◆ What needs to be done
Can you rewrite the items below, changing every "foliage" to "greenery" and leaving everything else as it is?
— Begin —
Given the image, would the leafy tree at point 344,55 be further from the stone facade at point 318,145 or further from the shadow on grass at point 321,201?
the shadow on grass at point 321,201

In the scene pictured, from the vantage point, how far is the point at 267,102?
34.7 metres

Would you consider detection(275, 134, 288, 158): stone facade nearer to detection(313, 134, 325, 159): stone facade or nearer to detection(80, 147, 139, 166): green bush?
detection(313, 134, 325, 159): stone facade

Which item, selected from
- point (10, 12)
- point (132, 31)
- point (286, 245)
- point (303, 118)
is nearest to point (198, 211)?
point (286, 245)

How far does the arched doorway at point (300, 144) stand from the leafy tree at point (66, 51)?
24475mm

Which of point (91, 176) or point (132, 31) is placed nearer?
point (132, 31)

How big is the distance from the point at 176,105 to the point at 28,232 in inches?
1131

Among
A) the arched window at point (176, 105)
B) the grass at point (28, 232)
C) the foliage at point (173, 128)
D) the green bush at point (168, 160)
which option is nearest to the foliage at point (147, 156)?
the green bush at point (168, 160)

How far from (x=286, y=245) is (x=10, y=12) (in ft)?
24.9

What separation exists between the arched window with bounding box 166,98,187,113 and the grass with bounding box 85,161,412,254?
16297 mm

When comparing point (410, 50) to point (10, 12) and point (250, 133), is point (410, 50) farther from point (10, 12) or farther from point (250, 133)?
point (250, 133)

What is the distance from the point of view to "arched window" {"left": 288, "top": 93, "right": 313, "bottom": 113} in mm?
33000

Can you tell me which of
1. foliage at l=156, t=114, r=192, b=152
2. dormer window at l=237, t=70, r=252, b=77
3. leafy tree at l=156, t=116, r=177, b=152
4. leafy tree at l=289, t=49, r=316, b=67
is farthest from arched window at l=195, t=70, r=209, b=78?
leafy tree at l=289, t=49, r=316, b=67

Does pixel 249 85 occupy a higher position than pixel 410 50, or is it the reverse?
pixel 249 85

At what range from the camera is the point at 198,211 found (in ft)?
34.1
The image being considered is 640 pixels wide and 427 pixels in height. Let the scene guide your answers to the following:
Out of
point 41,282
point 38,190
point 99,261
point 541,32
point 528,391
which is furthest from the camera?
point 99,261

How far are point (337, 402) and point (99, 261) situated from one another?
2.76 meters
— End —
◆ Written reply
Given the image, would the leafy tree at point 344,55 be further from the stone facade at point 318,145 or further from the shadow on grass at point 321,201?
the shadow on grass at point 321,201

In the scene pictured, from the vantage point, how far is the point at 267,102?
34.7 metres

Would you consider detection(275, 134, 288, 158): stone facade nearer to detection(313, 134, 325, 159): stone facade or nearer to detection(80, 147, 139, 166): green bush?
detection(313, 134, 325, 159): stone facade

Which item, selected from
- point (10, 12)
- point (132, 31)
- point (286, 245)
- point (303, 118)
is nearest to point (198, 211)?
point (286, 245)

How far does the arched doorway at point (300, 144) stand from the leafy tree at point (66, 51)?
24475mm

Which of point (91, 176) or point (132, 31) is placed nearer?
point (132, 31)

How big is the distance from the point at 176,105 to the point at 28,232 in inches?
1131

Among
A) the arched window at point (176, 105)
B) the grass at point (28, 232)
C) the greenery at point (173, 128)
D) the green bush at point (168, 160)
which option is nearest to the greenery at point (147, 156)?
the green bush at point (168, 160)

How far from (x=286, y=245) is (x=10, y=12) (in ft)?
24.9

What separation exists between the arched window with bounding box 166,98,187,113 and the grass with bounding box 85,161,412,254?
16297 mm

When comparing point (410, 50) to point (10, 12) and point (250, 133), is point (410, 50) farther from point (10, 12) or farther from point (250, 133)?
point (250, 133)

What is the distance from the point of view to "arched window" {"left": 288, "top": 93, "right": 313, "bottom": 113} in mm?
33000

Can you tell me which of
1. greenery at l=156, t=114, r=192, b=152
2. dormer window at l=237, t=70, r=252, b=77
3. leafy tree at l=156, t=116, r=177, b=152
4. leafy tree at l=289, t=49, r=316, b=67
is farthest from arched window at l=195, t=70, r=209, b=78?
leafy tree at l=289, t=49, r=316, b=67

Does pixel 249 85 occupy a higher position than pixel 410 50, or is it the reverse?
pixel 249 85

At what range from the camera is the point at 198,211 found (in ft)?
34.1
The image being considered is 640 pixels wide and 427 pixels in height. Let the scene guide your answers to the following:
Out of
point 41,282
point 38,190
point 99,261
point 541,32
point 528,391
which is furthest from the camera?
point 99,261

How far are point (337, 402) and point (99, 261) situated from one another?
2.76 meters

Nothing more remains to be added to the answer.